• Task instructions:
Return the records exactly as they are.

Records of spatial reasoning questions
###
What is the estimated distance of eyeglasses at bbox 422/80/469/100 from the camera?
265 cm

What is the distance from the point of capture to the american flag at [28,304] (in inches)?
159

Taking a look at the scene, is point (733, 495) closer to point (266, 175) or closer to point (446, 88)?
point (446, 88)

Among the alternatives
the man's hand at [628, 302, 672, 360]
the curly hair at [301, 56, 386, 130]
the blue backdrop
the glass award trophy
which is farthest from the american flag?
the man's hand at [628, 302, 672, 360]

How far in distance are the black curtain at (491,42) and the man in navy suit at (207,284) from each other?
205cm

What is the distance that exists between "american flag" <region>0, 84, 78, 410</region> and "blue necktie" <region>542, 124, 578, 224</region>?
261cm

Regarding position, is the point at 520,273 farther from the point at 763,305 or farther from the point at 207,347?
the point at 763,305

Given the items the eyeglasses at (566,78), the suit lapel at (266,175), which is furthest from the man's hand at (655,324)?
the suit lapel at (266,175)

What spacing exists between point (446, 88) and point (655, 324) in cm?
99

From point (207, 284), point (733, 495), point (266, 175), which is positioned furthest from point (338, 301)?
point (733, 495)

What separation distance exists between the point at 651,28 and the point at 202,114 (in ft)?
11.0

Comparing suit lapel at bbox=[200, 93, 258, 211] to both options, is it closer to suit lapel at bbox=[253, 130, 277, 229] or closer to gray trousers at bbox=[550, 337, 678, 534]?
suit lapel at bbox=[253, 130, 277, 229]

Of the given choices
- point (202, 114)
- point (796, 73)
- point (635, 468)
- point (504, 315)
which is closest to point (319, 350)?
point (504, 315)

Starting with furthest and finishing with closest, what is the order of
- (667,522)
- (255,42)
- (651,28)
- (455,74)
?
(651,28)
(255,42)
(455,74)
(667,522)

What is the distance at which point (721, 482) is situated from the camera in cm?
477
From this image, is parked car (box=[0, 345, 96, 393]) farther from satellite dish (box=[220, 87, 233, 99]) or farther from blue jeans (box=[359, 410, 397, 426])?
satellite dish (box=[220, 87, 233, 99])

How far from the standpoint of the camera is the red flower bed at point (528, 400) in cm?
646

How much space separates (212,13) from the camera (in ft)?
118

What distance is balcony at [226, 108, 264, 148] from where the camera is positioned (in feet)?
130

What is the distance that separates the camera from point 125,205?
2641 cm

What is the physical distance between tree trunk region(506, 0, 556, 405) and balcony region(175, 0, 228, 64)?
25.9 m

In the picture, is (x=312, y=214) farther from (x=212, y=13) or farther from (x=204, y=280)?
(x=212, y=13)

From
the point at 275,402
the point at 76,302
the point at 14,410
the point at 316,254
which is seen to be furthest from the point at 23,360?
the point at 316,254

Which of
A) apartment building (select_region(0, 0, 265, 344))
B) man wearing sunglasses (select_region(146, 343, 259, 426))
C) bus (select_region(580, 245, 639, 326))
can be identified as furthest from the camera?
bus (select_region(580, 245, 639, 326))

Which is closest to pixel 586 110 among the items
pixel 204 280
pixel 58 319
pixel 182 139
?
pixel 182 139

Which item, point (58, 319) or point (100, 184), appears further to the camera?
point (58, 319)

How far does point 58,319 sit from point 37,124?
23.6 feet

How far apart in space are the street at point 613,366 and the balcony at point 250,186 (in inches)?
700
###
• Written solution:
What is the estimated distance of eyeglasses at bbox 422/80/469/100 from the camera?
265 cm

What is the distance from the point of capture to the american flag at [28,304] (in inches)?
159

Taking a look at the scene, is point (733, 495) closer to point (266, 175) or closer to point (446, 88)?
point (446, 88)

Among the alternatives
the man's hand at [628, 302, 672, 360]
the curly hair at [301, 56, 386, 130]
the blue backdrop
the glass award trophy
which is farthest from the american flag?
the man's hand at [628, 302, 672, 360]

How far in distance are the black curtain at (491,42) and the man in navy suit at (207,284) from each other?
205cm

What is the distance that exists between "american flag" <region>0, 84, 78, 410</region> and "blue necktie" <region>542, 124, 578, 224</region>?
261cm

Regarding position, is the point at 520,273 farther from the point at 763,305 or farther from the point at 207,347?
the point at 763,305

Given the items the eyeglasses at (566,78), the suit lapel at (266,175), which is furthest from the man's hand at (655,324)?
the suit lapel at (266,175)

What spacing exists between point (446, 88) and point (655, 324) in cm?
99

From point (207, 284), point (733, 495), point (266, 175), which is positioned furthest from point (338, 301)?
point (733, 495)

What separation distance exists between the point at 651,28 and the point at 202,114 (in ft)?
11.0

Comparing suit lapel at bbox=[200, 93, 258, 211] to both options, is it closer to suit lapel at bbox=[253, 130, 277, 229] or closer to gray trousers at bbox=[550, 337, 678, 534]?
suit lapel at bbox=[253, 130, 277, 229]

Of the given choices
- point (202, 114)
- point (796, 73)
- point (635, 468)
- point (504, 315)
which is closest to point (319, 350)?
point (504, 315)

Starting with furthest and finishing with closest, what is the order of
- (667,522)
- (255,42)
- (651,28)
- (455,74)
?
(651,28)
(255,42)
(455,74)
(667,522)

What is the distance at which point (721, 482) is situated from the camera in cm?
477
From this image, is parked car (box=[0, 345, 96, 393]) farther from satellite dish (box=[220, 87, 233, 99]) or farther from blue jeans (box=[359, 410, 397, 426])?
satellite dish (box=[220, 87, 233, 99])

How far from the standpoint of the camera is the red flower bed at point (528, 400) in cm?
646

How much space separates (212,13) from the camera (in ft)?
118

What distance is balcony at [226, 108, 264, 148] from where the camera is positioned (in feet)?
130

What is the distance that separates the camera from point 125,205?
2641 cm

What is the physical distance between tree trunk region(506, 0, 556, 405) and balcony region(175, 0, 228, 64)?
25.9 m

In the picture, is (x=312, y=214) farther from (x=212, y=13) or farther from (x=204, y=280)?
(x=212, y=13)

From
the point at 275,402
the point at 76,302
the point at 14,410
the point at 316,254
which is seen to be furthest from the point at 23,360?
the point at 316,254

Which of
A) apartment building (select_region(0, 0, 265, 344))
B) man wearing sunglasses (select_region(146, 343, 259, 426))
C) bus (select_region(580, 245, 639, 326))
can be identified as furthest from the camera?
bus (select_region(580, 245, 639, 326))

Which is closest to pixel 586 110 among the items
pixel 204 280
pixel 58 319
pixel 182 139
?
pixel 182 139

Which item, point (58, 319) or point (100, 184), appears further to the camera?
point (58, 319)

How far does point 58,319 sit from point 37,124?
23.6 feet

How far apart in space are the street at point 613,366 and the balcony at point 250,186 (in inches)?
700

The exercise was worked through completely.